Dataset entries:
--------------------------------------------------
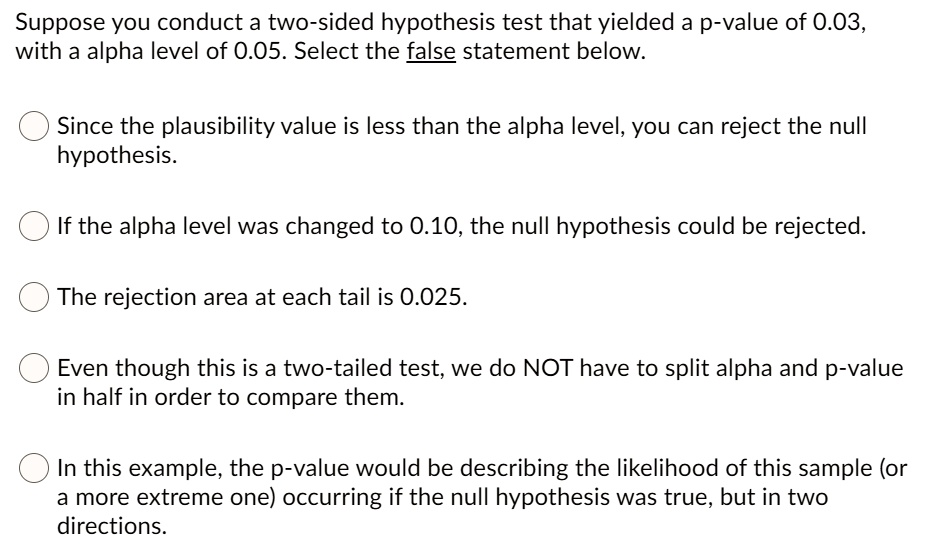 Suppose you conduct a two-sided hypothesis test that yielded a p-value of 0.03, with a alpha level of 0.05. Select the false statement below.

Since the plausibility value is less than the alpha level, you can reject the null hypothesis.

If the alpha level was changed to 0.10, the null hypothesis could be rejected.

The rejection area at each tail is 0.025.

Even though this is a two-tailed test, we do NOT have to split alpha and p-value in half in order to compare them.

In this example, the p-value would be describing the likelihood of this sample (or a more extreme one) occurring if the null hypothesis was true, but in two directions.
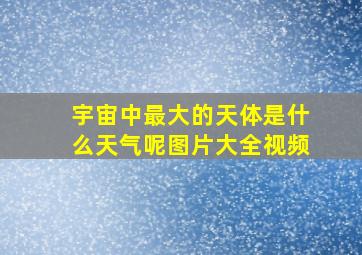 宇宙中最大的天体是什么天气呢图片大全视频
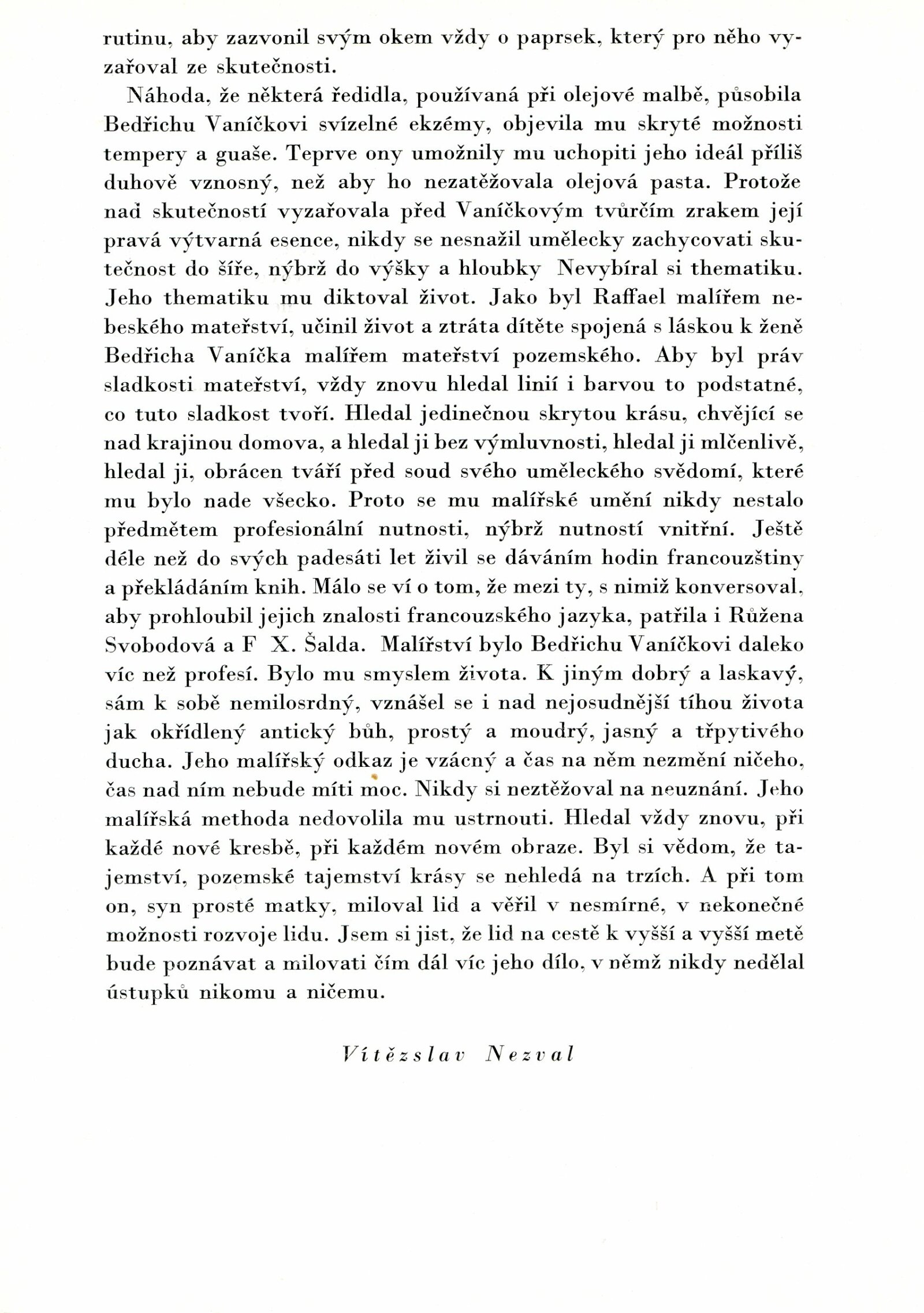 rutinu, aby zazvonil svým okem vždy o paprsek, který pro něho vyzařoval ze skutečnosti.

Náhoda, že některá ředidla, používaná při olejové malbě, působila Bedřichu Vaníčkovi svízelné ekzémy, objevila mu skryté možnosti tempery a guaše. Teprve ony umožnily mu uchopiti jeho ideál příliš duhově vznosný, než aby ho nezatěžovala olejová pasta. Protože nad skutečností vyzařovala před Vaníčkovým tvůrčím zrakem její pravá výtvarná esence, nikdy se nesnažil umělecky zachycovati skutečnost do šíře, nýbrž do výšky a hloubky Nevybíral si thematiku. Jeho thematiku mu diktoval život. Jako byl Raffael malířem nebeského mateřství, učinil život a ztráta dítěte spojená s láskou k ženě Bedřicha Vaníčka malířem mateřství pozemského. Aby byl práv sladkosti mateřství, vždy znovu hledal linií i barvou to podstatné, co tuto sladkost tvoří. Hledal jedinečnou skrytou krásu, chvějící se nad krajinou domova, a hledal ji bez výmluvnosti, hledal ji mlčenlivě, hledal ji, obrácen tváří před soud svého uměleckého svědomí, které mu bylo nade všecko. Proto se mu malířské umění nikdy nestalo předmětem profesionální nutnosti, nýbrž nutností vnitřní. Ještě déle než do svých padesáti let živil se dáváním hodin francouzštiny a překládáním knih. Málo se ví o tom, že mezi ty, s nimiž konversoval, aby prohloubil jejich znalosti francouzského jazyka, patřila i Růžena Svobodová a F X. Šalda. Malířství bylo Bedřichu Vaníčkovi daleko víc než profesí. Bylo mu smyslem života. K jiným dobrý a laskavý, sám k sobě nemilosrdný, vznášel se i nad nejosudnější tíhou života jak okřídlený antický bůh, prostý a moudrý, jasný a třpytivého ducha. Jeho malířský odkaz je vzácný a čas na něm nezmění ničeho, čas nad ním nebude míti moc. Nikdy si neztěžoval na neuznání. Jeho malířská methoda nedovolila mu ustrnouti. Hledal vždy znovu, při každé nové kresbě, při každém novém obraze. Byl si vědom, že tajemství, pozemské tajemství krásy se nehledá na trzích. A při tom on, syn prosté matky, miloval lid a věřil v nesmírné, v nekonečné možnosti rozvoje lidu. Jsem si jist, že lid na cestě k vyšší a vyšší metě bude poznávat a milovati čím dál víc jeho dílo, v němž nikdy nedělal ústupků nikomu a ničemu.

Vítězslav Nezval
--------------------------------------------------
Work request —
Line for line, output the entries above from the line with "In this example, the" to the line with "rutinu, aby zazvonil", both included, and nothing more. Skip pictures.

Result of the exercise —
In this example, the p-value would be describing the likelihood of this sample (or a more extreme one) occurring if the null hypothesis was true, but in two directions.
 宇宙中最大的天体是什么天气呢图片大全视频
 rutinu, aby zazvonil svým okem vždy o paprsek, který pro něho vyzařoval ze skutečnosti.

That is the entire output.